Aujourd’hui, c’est l’actualité sur le front fiscal qui laisse augurer du pire. Sabre dégainé (et pas pour faire sauter le bouchon de champagne), le ministre vaudois des finances Pascal Broulis et son alter ego jurassien Charles Juillard ont utilisé un vocabulaire résolument guerrier pour qualifier le contexte prévalant dans ce dossier. Les patries du chasselas et de la damassine semblent prêtes à se lancer dans une nouvelle guerre des bouchons. «Si j’aurais su, j’aurais pas venu», aurait dit le Petit Gibus.

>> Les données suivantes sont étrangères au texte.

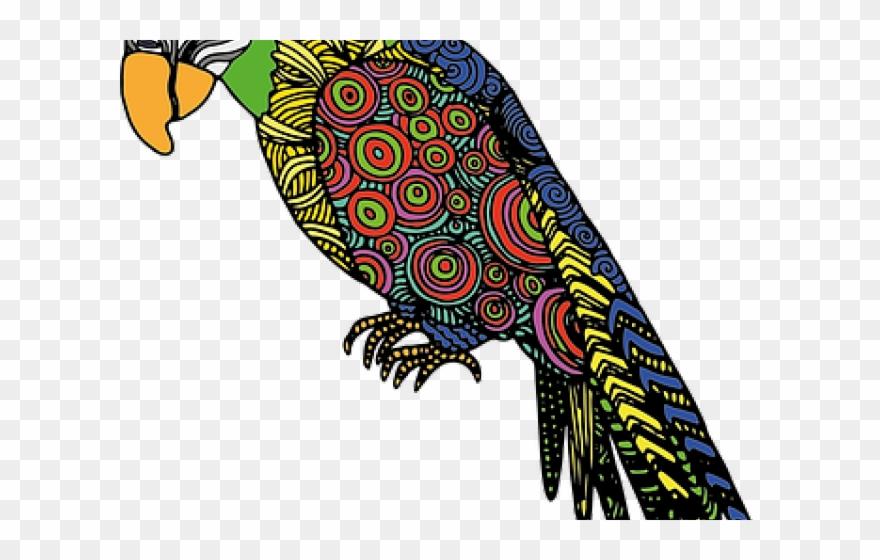 parrot # 4895767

Depuis quelques semaines, c’est Obélix lui-même que l’Hexagone affronte. Comme pris d’amnésie fiscale, les agents d’Hollande ont en effet décidé de mener la vie dure aux plus fortunés des Gaulois, dont fait partie le monument Gérard Depardieu. Et là, Gégé se fâche tout rouge: « Stop, vous poussez le bouchon trop loin, j’me casse ! ». En Belgique ou en Russie, mais loin des bouchons des Champs-Elyséees.
Sans vouloir contredire mon ami blogueur Frédéric Maire, j’ai quelque sympathie pour les théâtrales annonces de l’acteur vieillissant. Certes peu reluisantes à priori, ses motivations pourraient être révélatrices d’un mal au sérieux goût de bouchon. A mon sens, la question n’est pas de savoir s'il est ridicule lorsqu’il déclare que la Russie est une « grande démocratie » ou urine dans un avion de ligne. Depuis le décès de son fils Guillaume, Depardieu est un homme profondément triste – on le serait à moins – et ses excès n’en sont que les stigmates les plus visibles. Ce qui transparaît derrière cette énième éructation du plus célèbre des acteurs français actuels, c’est le ras-le-bol des créateurs et des entrepreneurs à succès, face à la voracité sans limite de l’Autorité bleu-blanc-rouge.
Il est juste, par principe, que chacun participe solidairement aux dépenses de l’Etat en fonction de ses moyens. Mais il faut placer le curseur au bon endroit pour éviter de faire fuir les icônes populaires et les acteurs de la réussite économique. Car le risque est de faire péter le bouchon et de laisser s’échapper les forces vives de la croissance, indispensable à toute reprise économique. Alors si l’action tonitruante de Depardieu déclenchait un signal d’alarme dans les Etats-Majors de la fiscalité hexagonale, elle aura eu un impact supérieur à la meilleure campagne de communication politique.
Pour ma part, après cette parenthèse festive où les bouchons n’ont pas manqué de sauter, je suis retourné dans ceux de l’axe Yverdon-Lausanne. Patience, bonheur et santé pour 2013!